CBN ARCHIVE - AUGUST '96:
Building: how the money moves

FOR the whole of 1995 the value of total building plans passed in the Western Cape was R3,3b. As might be expected about half (R1 768m) related to residential building, with the balance split between non-residential and alterations/additions.

CSS's 1995 figures can also be broken down for the different parts of the new Provincial region, the eight RSCs turned District Councils and the six new local government areas in the Cape Metro.
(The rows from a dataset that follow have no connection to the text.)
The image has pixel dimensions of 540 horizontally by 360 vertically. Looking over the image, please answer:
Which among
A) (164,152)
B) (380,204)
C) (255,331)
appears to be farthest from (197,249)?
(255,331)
The Cape Metro was responsible for R2,3b, or 70% of the R3,3b total value of plans passed in the Western Cape. We have yet to see a return to the statistical region reporting but it is possible to apportion the balance of R1b. The Southern Cape (Oudtshoorn-George- Mossel Bay etc) was responsible for R329m or about 10% of 1995 plan approvals. The Boland winelands/fruit are a accounted for R402m or 12% of Western Cape approvals. The Overberg (grain/fruit) region between the Boland and Southern Cape accounted for R63m (or about 2%). All the rest accounted for less than 1%, with the West Coast region the only other significant area with R102m or 3% of approvals. Vredenburg-Saldanha is the main concentration on the West Coast.

For metropolitan Cape Town direct plan approvals by the CMC (Old Cape Divco, Cape RSC)accounted for R277m of the R2,3b. The balance of R2 000m is still recorded under the twenty odd old councils but it can be apportioned to the six new substructures which now replace those municipalities. As we don't have an official apportionment of the 1995 numbers this is a rough guide.
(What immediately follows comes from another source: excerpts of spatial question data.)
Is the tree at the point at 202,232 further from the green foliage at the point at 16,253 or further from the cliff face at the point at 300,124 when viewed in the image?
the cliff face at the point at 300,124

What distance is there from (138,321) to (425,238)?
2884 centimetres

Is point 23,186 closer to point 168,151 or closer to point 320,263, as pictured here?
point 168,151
Tygerberg centred on the old Bellville Municipality) and Central (the old Cape Town) both approved about the same value in plans -R700m so each accounted for about a third of all metro values.

A somewhat expanded Milnerton (new Northern) and Helderberg also approved about the same values - R200m or somewhat under 10% of all metro plans. The Eastern (Kuils River) substructure had plans approvals of under R100m or less than 5% of metro values. The Southern(Peninsula) substructure of the old Fish Hoek, Simonstown area etc approved somewhat more thanR100m to make up the balance.

The old Cape Town local government hierarchy therefore no longer dominates Cape Metro activity as it is matched by the new Tygerberg local government substructure.

On a Province wide basis, the plan approval numbers suggest that the Cape Metro area may account for about 70% of economic activity in the Western Cape. (The Cape Metropolitan Council area is now about that Cape Metro). The numbers suggest two other major nodes of economic activity in the Western Cape, the Southern Cape and the Boland. Both the George-Oudtshoorn- Mossel Bay axis, and the Stellenbosch-Paarl-Worcester axis, may account for between 10 and 12% of Provincial economic numbers.